─── Records for the task

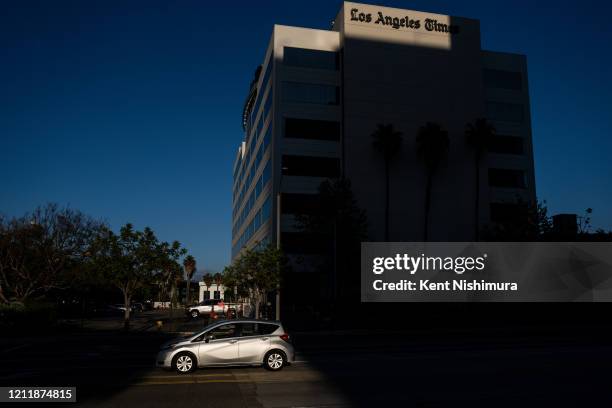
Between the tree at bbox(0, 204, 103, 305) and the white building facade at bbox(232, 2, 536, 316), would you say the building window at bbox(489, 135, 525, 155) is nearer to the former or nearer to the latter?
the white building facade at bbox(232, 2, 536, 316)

──────
─── Records for the task

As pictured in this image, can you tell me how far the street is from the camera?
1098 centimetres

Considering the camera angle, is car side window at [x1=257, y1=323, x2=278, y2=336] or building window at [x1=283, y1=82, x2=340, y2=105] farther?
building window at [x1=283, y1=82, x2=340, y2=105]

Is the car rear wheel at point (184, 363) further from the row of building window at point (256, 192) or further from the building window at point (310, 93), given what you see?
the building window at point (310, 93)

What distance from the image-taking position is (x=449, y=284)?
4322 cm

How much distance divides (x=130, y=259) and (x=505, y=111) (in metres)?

──────

Exercise directions:
Return each row from both blocks that contains the word "point", copied in full.

Result of the exercise:
Is the car rear wheel at point (184, 363) further from the row of building window at point (256, 192) or further from the building window at point (310, 93), given what you see?
the building window at point (310, 93)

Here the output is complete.